Cada uno de estos socios aporta una pieza distinta del rompecabezas. AdaptKey desarrolla agentes que detectan problemas de seguridad o conectividad y ejecutan acciones de remediación sobre redes 5G. Amdocs explora asistentes capaces de identificar automáticamente cuándo un cliente está próximo a agotar su paquete de roaming, ofrecer alternativas comerciales y ejecutar la contratación respetando las políticas del operador, además de agentes orientados a planificar migraciones de plataformas de facturación. NTT DATA desarrolla agentes especializados en detectar degradaciones de rendimiento antes de que impacten en el servicio, mientras que ServiceNow traslada estos conceptos a los centros de operación de red mediante agentes que correlacionan información procedente de alarmas, registros, correos electrónicos y herramientas de diagnóstico para automatizar la gestión de incidencias.

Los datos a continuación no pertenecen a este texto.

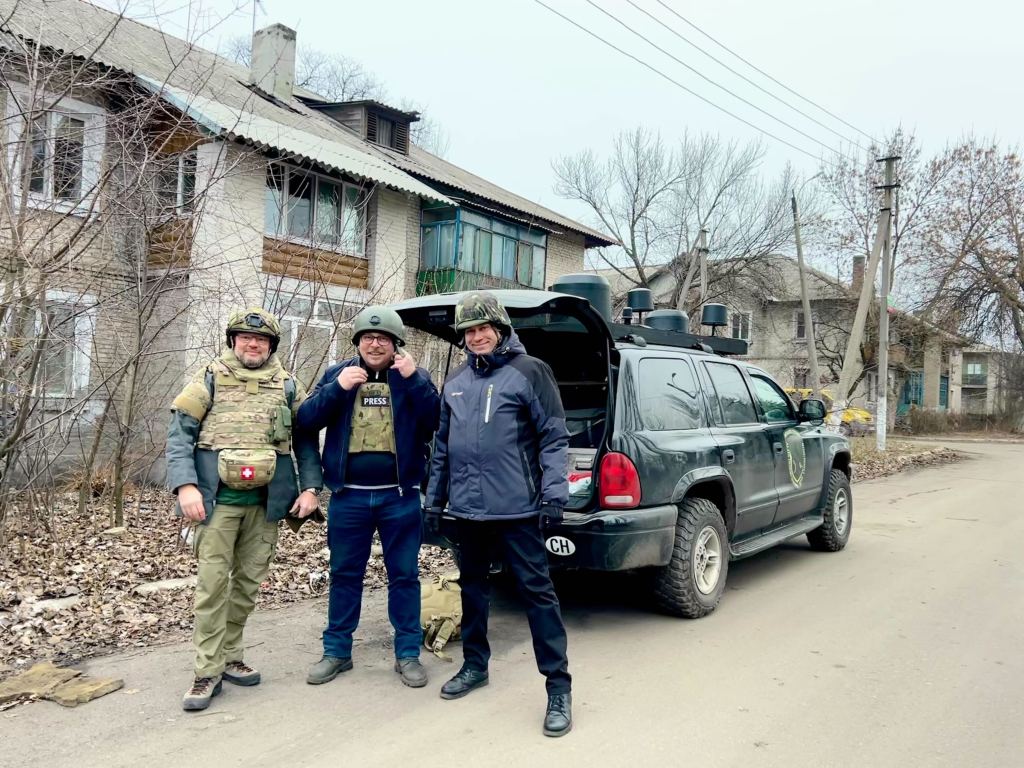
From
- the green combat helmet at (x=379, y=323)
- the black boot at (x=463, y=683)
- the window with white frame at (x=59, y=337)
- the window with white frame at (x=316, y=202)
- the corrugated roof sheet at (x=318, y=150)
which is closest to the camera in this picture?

La simulación aparece como otro de los pilares de esta estrategia. Empresas como Forsk, VIAVI o KDDI trabajan en gemelos digitales capaces de validar los cambios propuestos por estos agentes antes de ejecutarlos sobre redes comerciales, reduciendo así el riesgo operativo y permitiendo avanzar hacia niveles superiores de autonomía.

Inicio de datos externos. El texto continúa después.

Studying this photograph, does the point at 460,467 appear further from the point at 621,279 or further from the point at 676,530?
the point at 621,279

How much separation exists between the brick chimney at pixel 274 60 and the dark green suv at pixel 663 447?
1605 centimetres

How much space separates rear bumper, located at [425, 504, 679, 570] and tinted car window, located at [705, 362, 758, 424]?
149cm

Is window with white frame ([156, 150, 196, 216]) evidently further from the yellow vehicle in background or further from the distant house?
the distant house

Aquí NVIDIA también intenta diferenciarse. La compañía apuesta por acelerar estos gemelos digitales utilizando GPU para ejecutar simulaciones prácticamente en tiempo real. Forsk incorpora modelos de propagación radio basados en IA capaces de ofrecer precisiones similares al ray tracing tradicional con tiempos de cálculo muy inferiores, lo que permite optimizar automáticamente parámetros como la cobertura o la inclinación de antenas. VIAVI acelera simulaciones masivas de redes RAN para validar modificaciones antes de desplegarlas sobre infraestructuras reales, mientras que KDDI, junto con Keysight y Samsung Research America, trabaja en un gemelo digital orientado ya a futuras redes 6G donde múltiples agentes podrán evaluar escenarios hipotéticos antes de trasladarlos a producción.

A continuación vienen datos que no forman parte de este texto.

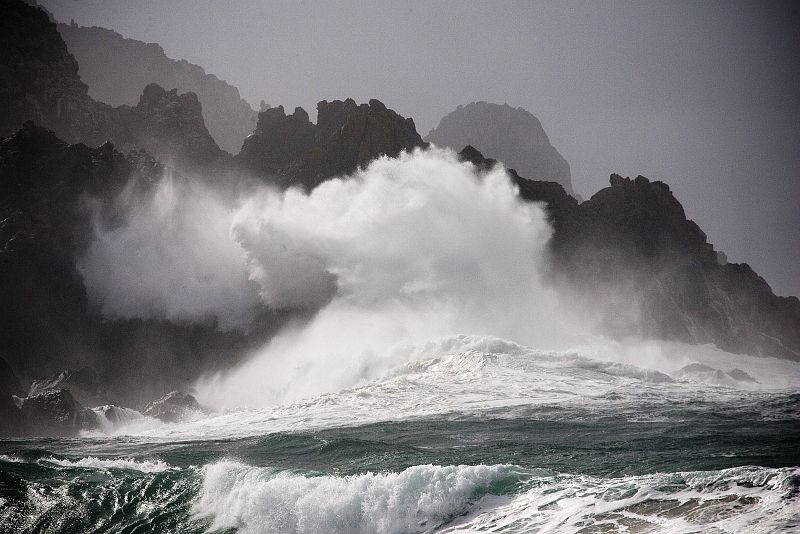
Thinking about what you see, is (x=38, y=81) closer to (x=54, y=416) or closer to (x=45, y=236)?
(x=45, y=236)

Lo interesante de este anuncio quizá no sea ninguna de estas tecnologías por separado, sino quién las está impulsando. Hace unos días Google dejaba claro que considera las operaciones de red un mercado suficientemente relevante como para posicionar Gemini como su motor de inteligencia. Ahora NVIDIA plantea una estrategia todavía más amplia donde sus modelos, sus plataformas de ejecución y su infraestructura GPU aspiran a convertirse en la base tecnológica de esa misma evolución.
La pregunta empieza a ser evidente. Durante años la inteligencia operativa estuvo dominada por fabricantes de equipos, proveedores OSS/BSS e integradores especializados. Si Google quiere aportar la inteligencia basada en modelos y NVIDIA pretende proporcionar la plataforma sobre la que funcionarán los agentes autónomos, ¿estamos asistiendo al desembarco definitivo de los hyperscalers en uno de los negocios tradicionalmente reservados a la industria telco?
Todavía es pronto para responder. La operación de una red sigue siendo extraordinariamente compleja, con sistemas heredados, múltiples proveedores y procesos muy específicos para cada operador. Sin embargo, la coincidencia de anuncios en apenas unos días sugiere que las operaciones autónomas podrían convertirse en uno de los mercados más disputados de los próximos años. Si hace una década la batalla se libraba por alojar las cargas de trabajo de las operadoras en la nube, la siguiente podría centrarse en controlar la capa de inteligencia que tomará decisiones sobre cómo funcionan esas redes.